Hard work, co-operation and luck kept a fire at Lakeside Timber Mill on the Trans-Canada Highway in Tappen from growing into a serious wildfire.
A hog (sawdust) pile beside the mill spontaneously combusted yesterday afternoon and spread to a nearby 12- to 15-foot pile of railway ties.
Tappen-Sunnybrae Fire Chief Kyle Schneider says the hall got the call at 5:33 p.m. and the first truck was rolling two minutes later, arriving on scene at 5:47 p.m. to find the hog pile fully involved.
The beehive burner located right beside the sawdust pile had been turned off at 10 a.m. yesterday, says Schneider, noting firefighters worked to knock the fire down quickly.
“As we were hitting remaining hot spots, I looked over at the CP (Rail) yard and they had a pile of a few hundred railway ties that had caught on fire,” says Schneider. “So we had a second fire going.”

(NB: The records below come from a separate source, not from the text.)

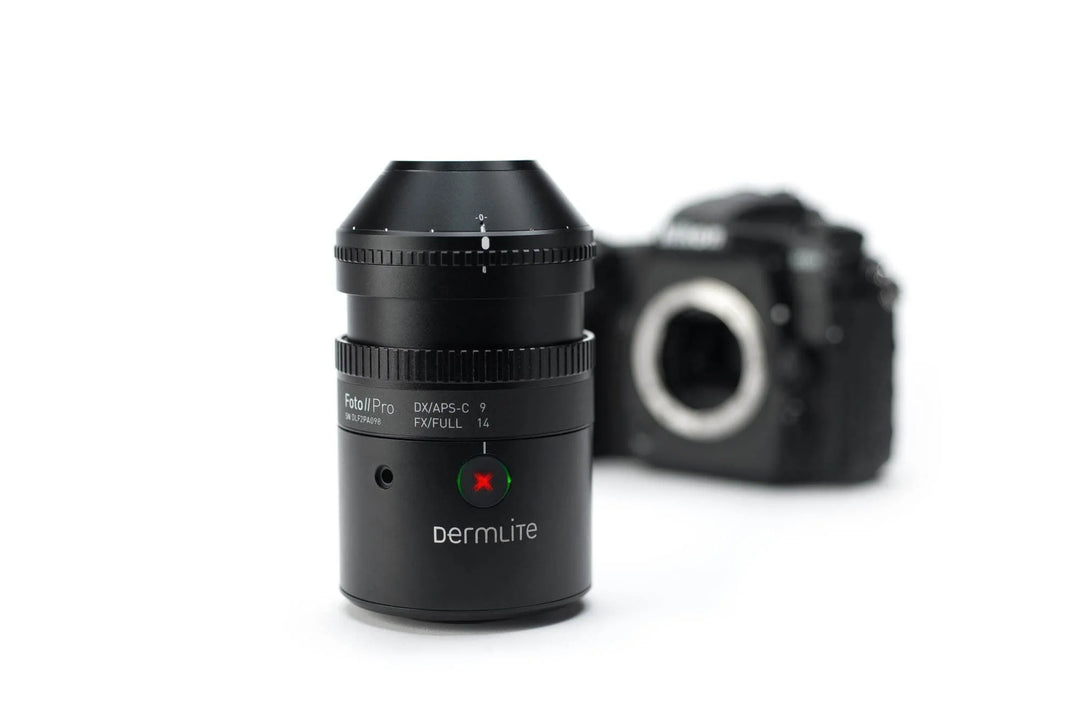 A black Dermlite DVAPS-C 7 full-frame camera lens in sharp focus in the foreground, with a blurred black camera body in the background on a clean white studio backdrop.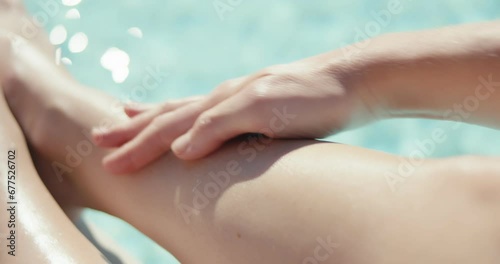 Female hand spray sunscreen cream massage legs pool vacation close up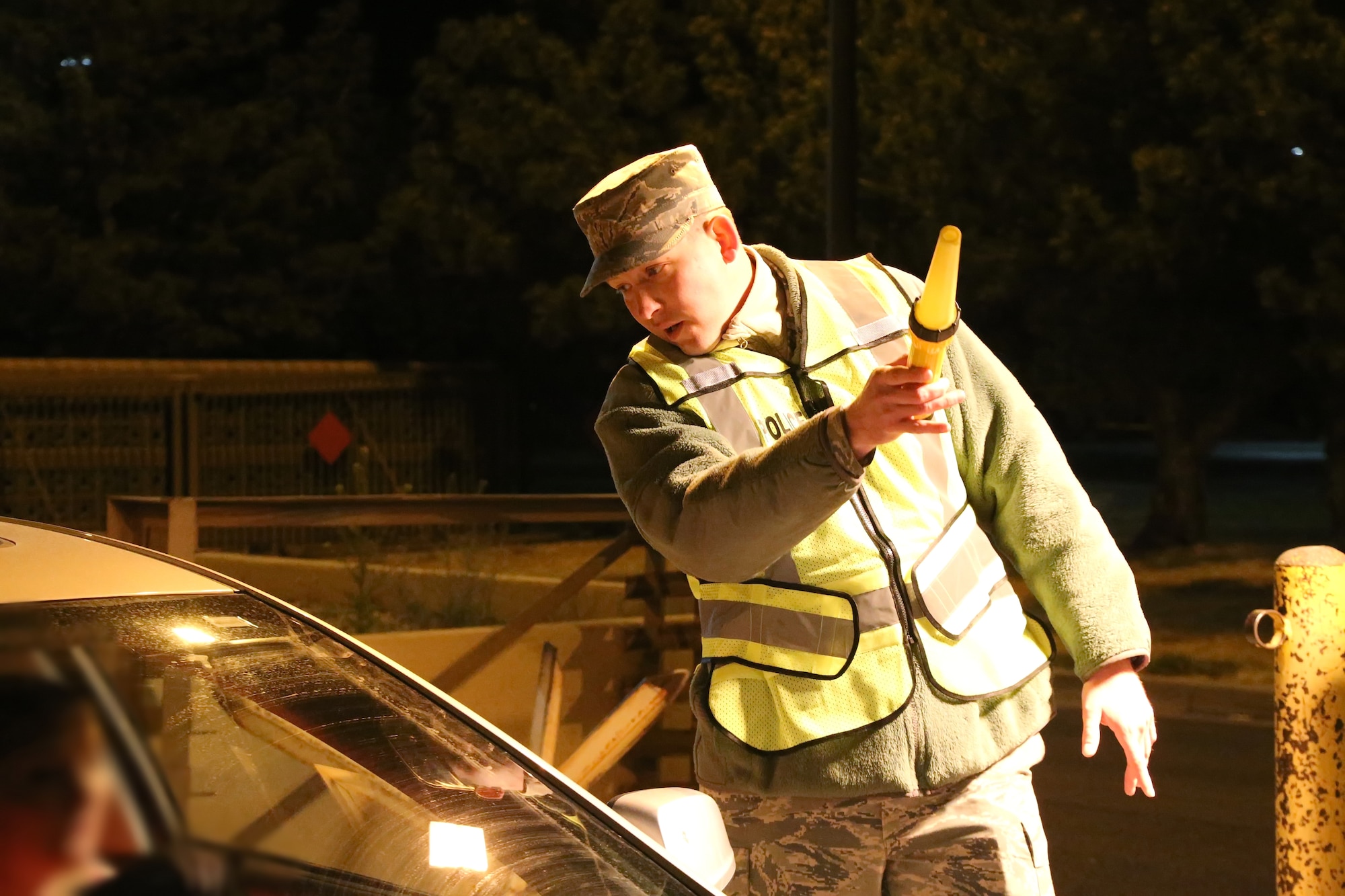 Master Sgt. Michael Rumora, first sergeant with the 58th Maintenance Squadron, uses a flashlight to direct a driver entering the base through Gibson Gate to a random urinalysis site during a gate sweep April 2. The 377th Medical Operations Squadron often conducts gate sweeps during early morning hours to deter military members from using illegal drugs and abusing controlled substances. (U.S. Air Force photo by Master Sgt. Phyllis Keith)
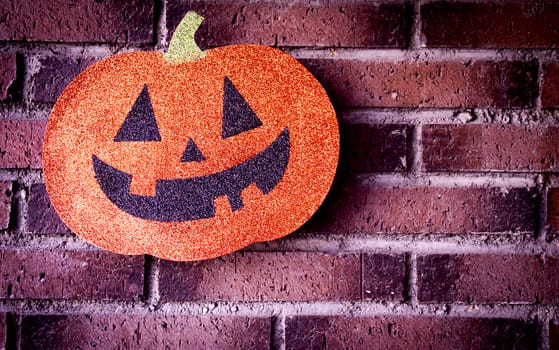 Pumpkin with face drawn for halloween.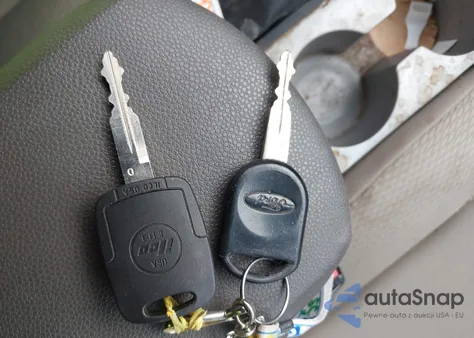 2009 Ford Focus S из США, поврежденный, VIN 1FAHP34N69W118060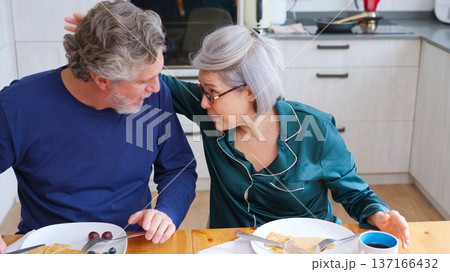Senior couple talking during breakfast in pajamas at home 137166432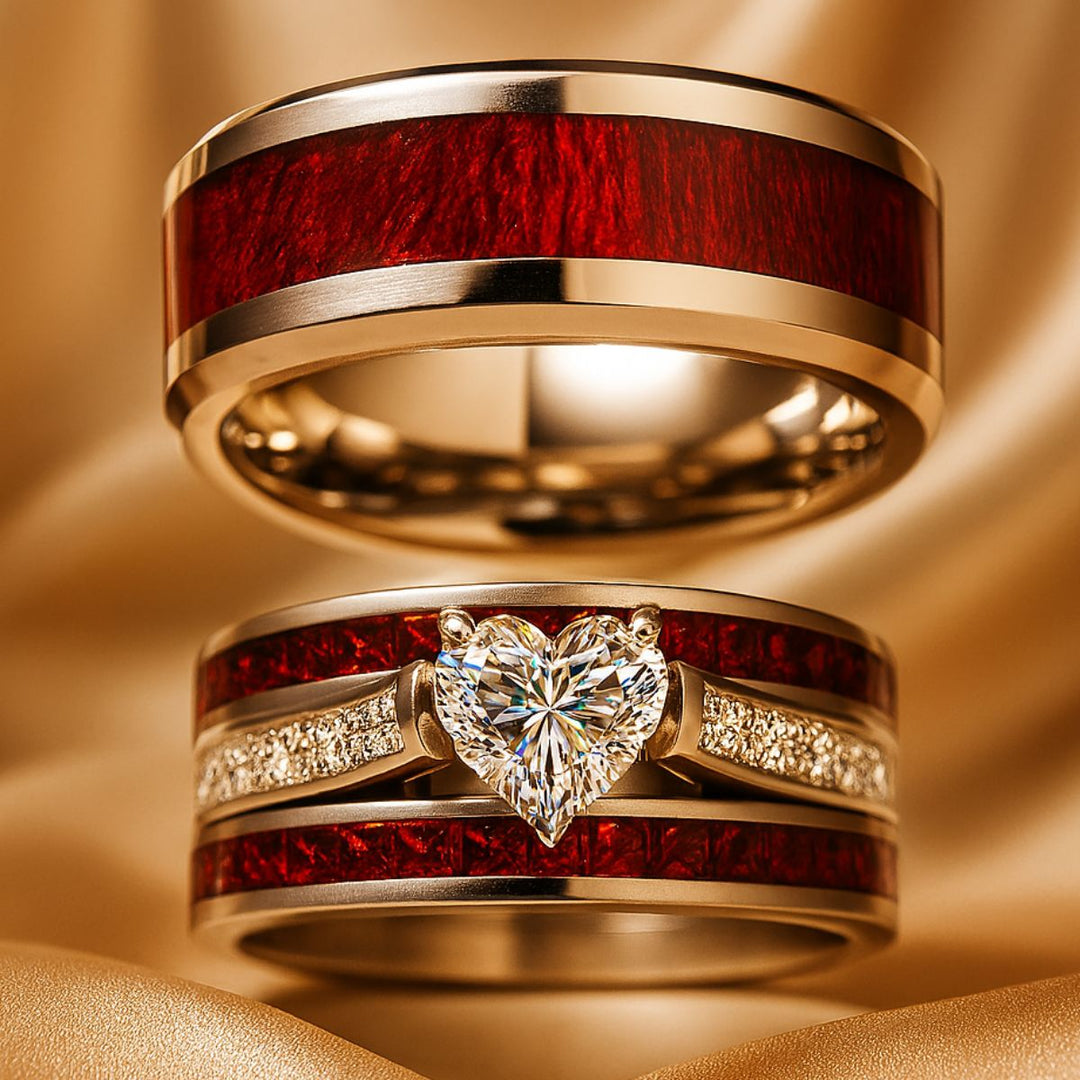Bold and romantic, the Love Passion Rings by CouplesChoices.com feature a heart-shaped diamond centerpiece, flanked by radiant red inlays and shimmering pavé-set stones, symbolizing eternal devotion in striking style.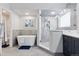 Sleek bathroom design with a standalone tub, glass-enclosed shower, and modern vanity for a luxurious experience at 4094 Bimini Ct, Boulder, CO 80301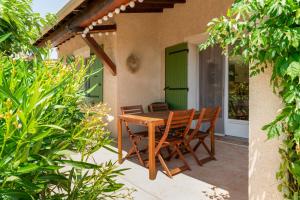 a wooden table and chairs on a patio at Lou Cigaloun in Bédoin
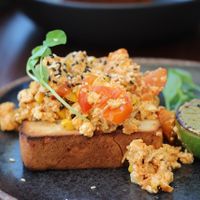 Korean Kimchi Tofu Scramble with toasted sesame seeds, charred lime. at Cafe Diversity in Moreton Bay Region
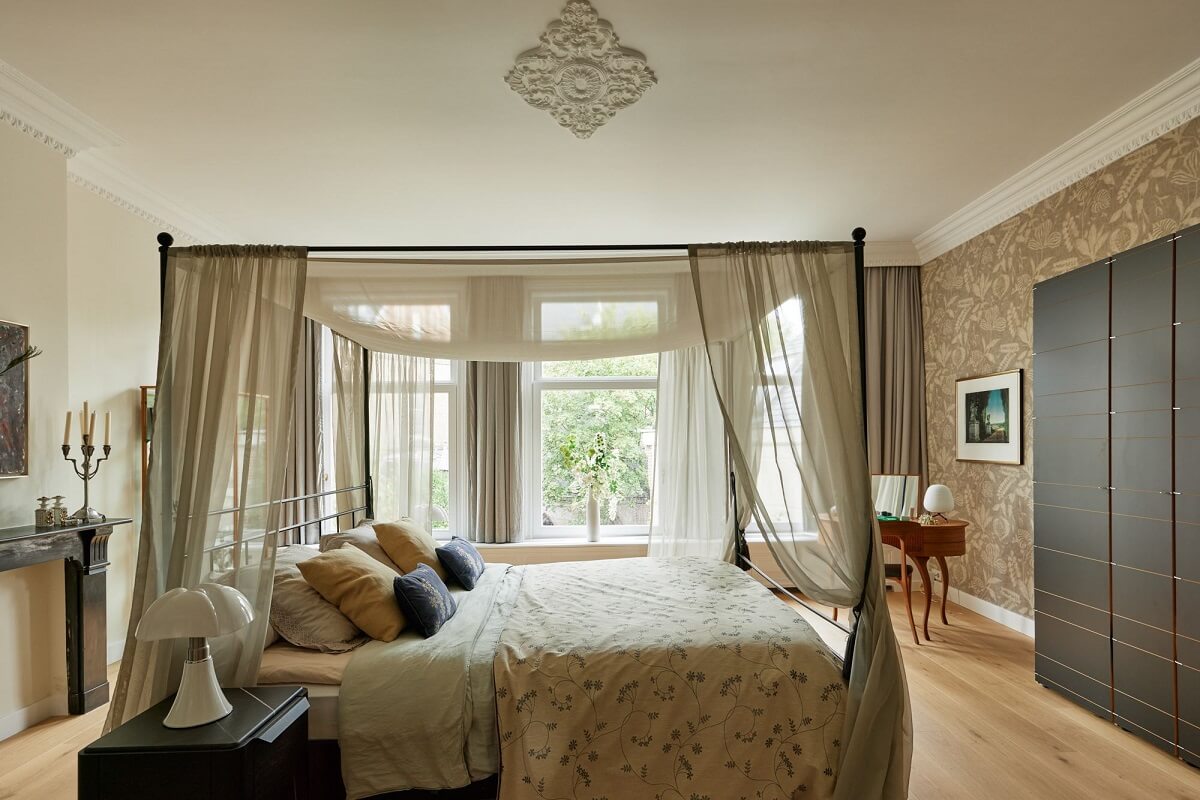 A Light Historic House in Amsterdam 11 master-bedroom-canopy-bed-nordroom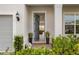 Welcoming front entrance with lush greenery, lantern and view into the living room at 13822 Destin Beach Ln, Orlando, FL 32827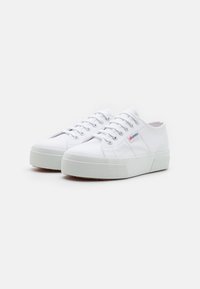 Hvite kanvas sneakers med rund tå, gummisåle og hevet teksturert grep. Funksjoner inkluderer metalløyler og subtil logo detaljer.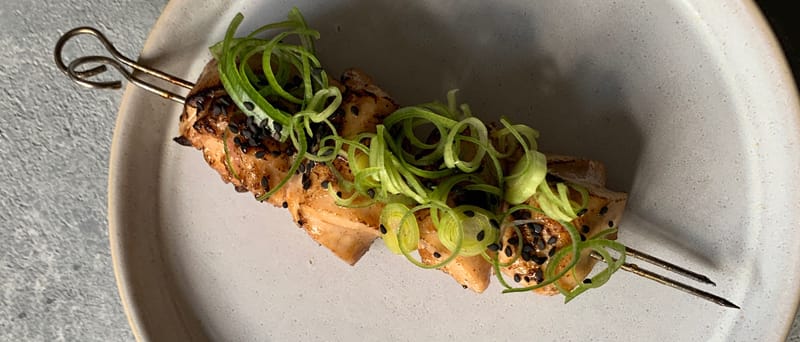 Skewered chicken topped with green onions and sesame seeds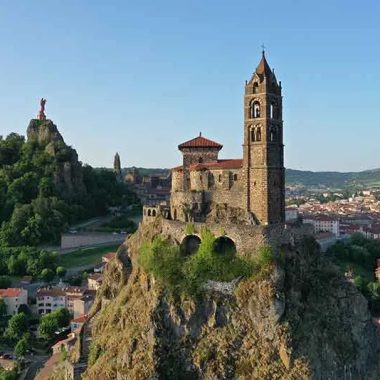 View of the Rocher Saint-Michel d'Aiguilhe, the Notre-Dame de France statue and the Puy-en-Velay in Haute-Loire, Auvergne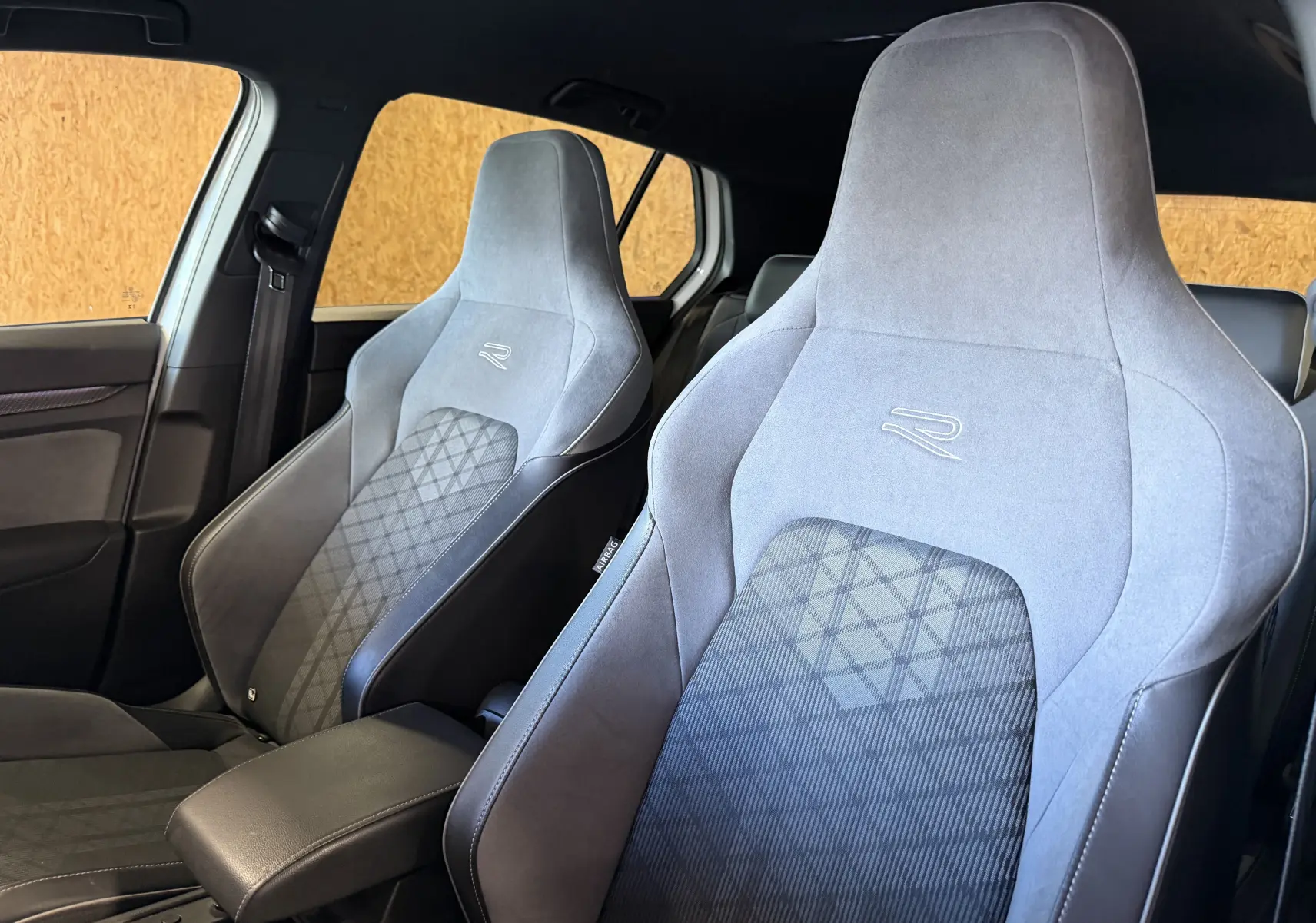 Vue intérieure rapprochée des sièges avant gris et noirs avec logo R de la Volkswagen Golf 2.0 TDI 150 DSG7 R-Line 2023.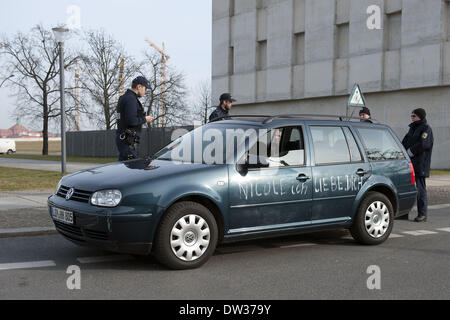 Berlin, Germany. 26th Feb, 2014. A man like complaining collided with his car into the gates of the Federal Chancellery in Berlin, on February 26, 2014. Credit:  Goncalo Silva/NurPhoto/ZUMAPRESS.com/Alamy Live News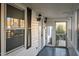 Enclosed front porch of home featuring ample windows and a screen door at 8 Kingston Mill Ct, Durham, NC 27701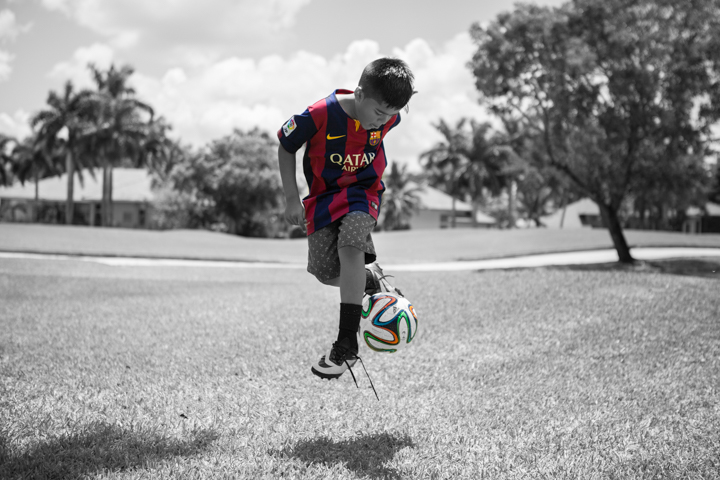 A child in a soccer kit jumps with a ball on a grassy field.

Schneider called the Shuswap Fire department, who sent 11 firefighters, an engine and two tenders to help quell the fire.
When the fire began spreading to nearby trees, a call for help was issued to the Ministry of Forests, who responded with a three-person Rapattack crew, a response officer and a helicopter.
“We had an issue where we were hitting it with water and it was knocking flames into the trees, so stopped that right away,” says Schneider, noting firefighters had to pull the lines around to the back of the pile of rail ties. “That’s when the helicopter arrived and it was great. It helped the most.”
The Rapattack crew went 25 feet into the brush, where they hit water and determined there was no fire.
Because of the hot weather, a “rehab unit” was called in to make sure firefighters were kept hydrated.
“There’s a time limit on how long firefighters can be on a fire, then they have to come out for a mandatory break,” says Schneider. “They get their vitals checked, and they get food and rehydrated and are allowed back on the fire when their pulse is back down to normal.”
Firefighters, including 11 from the Tappen-Sunnybrae Firehall, were on scene for three hours and 45 minutes.
“It was very breezy; if it had been blowing off the lake it could have been a very different story,” he said. “Every time something is in the trees and it doesn’t cause a major event, we get off lucky.”
While campfires are still permitted, Schneider is recommending enthusiasts hold off until it rains – particularly since Sunnybrae was expected to be back up to the extreme danger as of 1 p.m. today.
According to Doug Lundquist, warning preparedness meteorologist with Environment Canada, says that’s not likely to happen any time soon.
Lundquist is predicting a heat wave beginning this weekend – a period of five or more days with temperatures that are five degrees above average – in this case well above the 26C average high for this time of year.
“It will be extremely hot and dry for the next 10 days or so,” he says. “Overall, the rest of summer and into early fall is going to be hotter than normal.”
In terms of precipitation, Lundquist says forecasts beyond a week are not predictable.
With the extended period of heat coming, Lundquist cautions people to protect themselves from the sun, keep themselves hydrated and look out for the elderly people in their lives and neighbourhoods.
Like Schneider, Lundquist worries about fires and forecasts a ban on campfires in the near future.
Fire protection officer Larry Osachoff agrees, noting fire officials will be discussing the possibility early in the week.
Fire season is underway and Osachoff says the Shuswap is expected to have lightning strikes over the weekend.
People are reminded to report any smoke or flame at 1-800-663-5555 or *5555 on most cellular networks.